I was touched today too, by Anne or "Annie" as they called her by her community of wordship. It didn't lead to a pronounced list of what I did wrong on the bus ride back home to where I have taken incredible leaps and bounds of faith just by leaving a kibbutz, a warm comfortable pastoral, domestic niche that cannot be explained or transmitted through a blog; But just to come here to Pittsburgh, to relive a dream that suddenly breaks me free of one area of certainty into a entire pool of vulnerability makes me feel incredibly naked. And when I feel naked, I feel a need also to swim.
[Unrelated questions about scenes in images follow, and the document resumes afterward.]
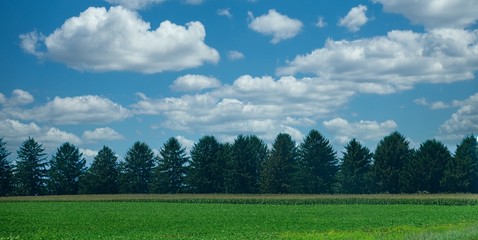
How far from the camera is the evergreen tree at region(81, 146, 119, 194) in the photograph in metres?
113

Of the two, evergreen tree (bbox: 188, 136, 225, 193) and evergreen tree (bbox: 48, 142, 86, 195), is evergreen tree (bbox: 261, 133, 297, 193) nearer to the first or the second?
evergreen tree (bbox: 188, 136, 225, 193)

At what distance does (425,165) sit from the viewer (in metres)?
101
It's that 'slow, slow, quick, quick' steps of 'foxtrotting' that she and her boyfriend learned but aren't afraid to learn. It's my will as a writer to find the words that might give me great strength and also in my faith, but the road might scare me. It's the act of trying that might spill my faith from the world, I have known and grown so well.

You all know I'm sure what faith does when you think you will abandon it, to find that you weren't certain, that you made the greatest mistake.

I walked over icy paths and snow melts tonight to find that my faith wasn't real a leap at all: it's just what I need to do. I'm right back at where I started with the words, the need to feel humble and alive again, the need to write on tiny pieces of notes and stick them in a box as Annie Lamott says: "a God's box".

But in essence, I can't do that without a little bit of faith. I realize that I can't do anything anymore without a bit of help. I know I have 'bird by bird' beside me.